Meconium serves as a valuable biological matrix for characterizing fetal metabolic signatures throughout gestation. Selective fetal growth restriction (sFGR) is associated with adverse neurological outcomes, potentially mediated by underlying metabolic perturbations. However, the specific relationship between dysregulated meconium metabolome and brain injury in sFGR remains poorly understood.

Methods

Untargeted metabolomics analysis was performed on meconium samples from sFGR (n = 20) and monochorionic diamniotic twins with birth weight concordance (MCDA-C, n = 13) to quantify metabolic alterations. Neonatal brain injury was assessed via cranial ultrasonography, and long-term neurodevelopmental outcomes were evaluated at 2–3 years of age using the Ages and Stages Questionnaire-third edition subscale. Univariate analysis, partial least-squares discrimination analysis (PLSDA) and pathway analysis were employed to compare the metabolic profiles across different brain injury categories. Machine learning algorithms and receiver operating characteristic (ROC) curve were utilized to identify potential biomarkers associated with neonatal brain injury. Spearman’s-based correlation analysis was employed to correlate metabolites levels with physical development and long-term neurodevelopmental outcomes.

Results

In our study, PLSDA revealed distinct clustering of meconium metabolites profiles in neonates with severe brain injury compared to those with mild brain injury or normal findings. In all sFGR neonates, logistic regression identified two fatty acid metabolism products, 13, 16-docosadienoic acid and nonadecanoic acid, as notably associated with neonatal severe brain injury. Divergent meconium metabolic signatures associated with severe brain injury were observed between the smaller fetus (sFGR-S) and larger fetus (sFGR-L) in sFGR twins.
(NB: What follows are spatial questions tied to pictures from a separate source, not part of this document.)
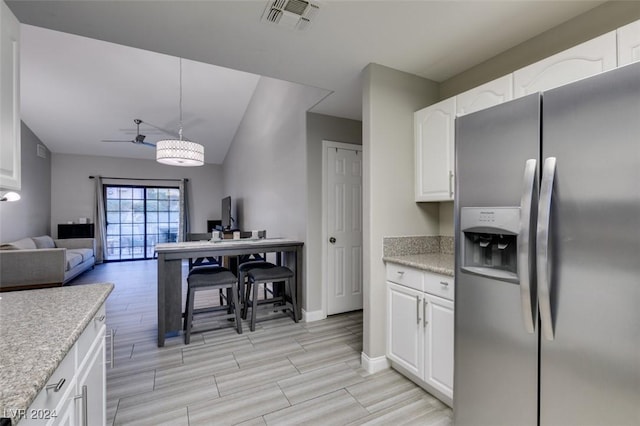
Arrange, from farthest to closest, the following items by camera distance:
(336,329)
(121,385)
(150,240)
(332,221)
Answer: (150,240)
(332,221)
(336,329)
(121,385)

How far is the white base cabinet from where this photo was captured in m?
0.78

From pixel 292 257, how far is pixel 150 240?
255 inches

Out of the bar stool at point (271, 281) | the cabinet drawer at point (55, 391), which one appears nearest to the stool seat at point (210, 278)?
the bar stool at point (271, 281)

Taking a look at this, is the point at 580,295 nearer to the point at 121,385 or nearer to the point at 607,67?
the point at 607,67

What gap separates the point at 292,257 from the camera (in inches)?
143

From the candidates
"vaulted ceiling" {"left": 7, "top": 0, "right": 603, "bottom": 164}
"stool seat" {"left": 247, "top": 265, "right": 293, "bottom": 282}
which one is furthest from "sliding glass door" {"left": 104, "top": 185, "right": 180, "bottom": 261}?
"stool seat" {"left": 247, "top": 265, "right": 293, "bottom": 282}

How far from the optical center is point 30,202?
6016mm

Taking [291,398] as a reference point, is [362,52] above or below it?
above

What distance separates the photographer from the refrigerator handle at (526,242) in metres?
1.17

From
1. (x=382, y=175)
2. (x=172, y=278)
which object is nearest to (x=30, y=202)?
(x=172, y=278)

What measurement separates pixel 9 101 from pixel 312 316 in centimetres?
310

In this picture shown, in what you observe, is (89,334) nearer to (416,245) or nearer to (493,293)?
(493,293)

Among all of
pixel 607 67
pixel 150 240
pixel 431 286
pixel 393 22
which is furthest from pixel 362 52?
pixel 150 240

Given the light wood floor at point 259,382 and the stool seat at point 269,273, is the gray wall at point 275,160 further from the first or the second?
the light wood floor at point 259,382
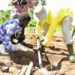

In particular, nicotinamide, hippuric acid, citramalic acid and succinic acid were closely associated with severe brain injury in sFGR-S. Pathway analysis implicated significant dysregulation of the citrate cycle in this subgroup. For sFGR-L, histidine and trans-4-hydroxyproline emerged as best predictive markers for severe brain injury and showed significant correlations with long-term neurodevelopmental outcomes including gross motor and fine motor.

Conclusions

Dysregulated fatty acid metabolites in the meconium of sFGR neonates are associated with severe brain injury. Divergent metabolomic profiles between sFGR-S and sFGR-L revealed distinct pathological mechanisms underlying brain injury. These findings provide novel insights into metabolic mechanisms of brain injury in sFGR and offer potential predictive biomarkers for adverse neurological outcomes.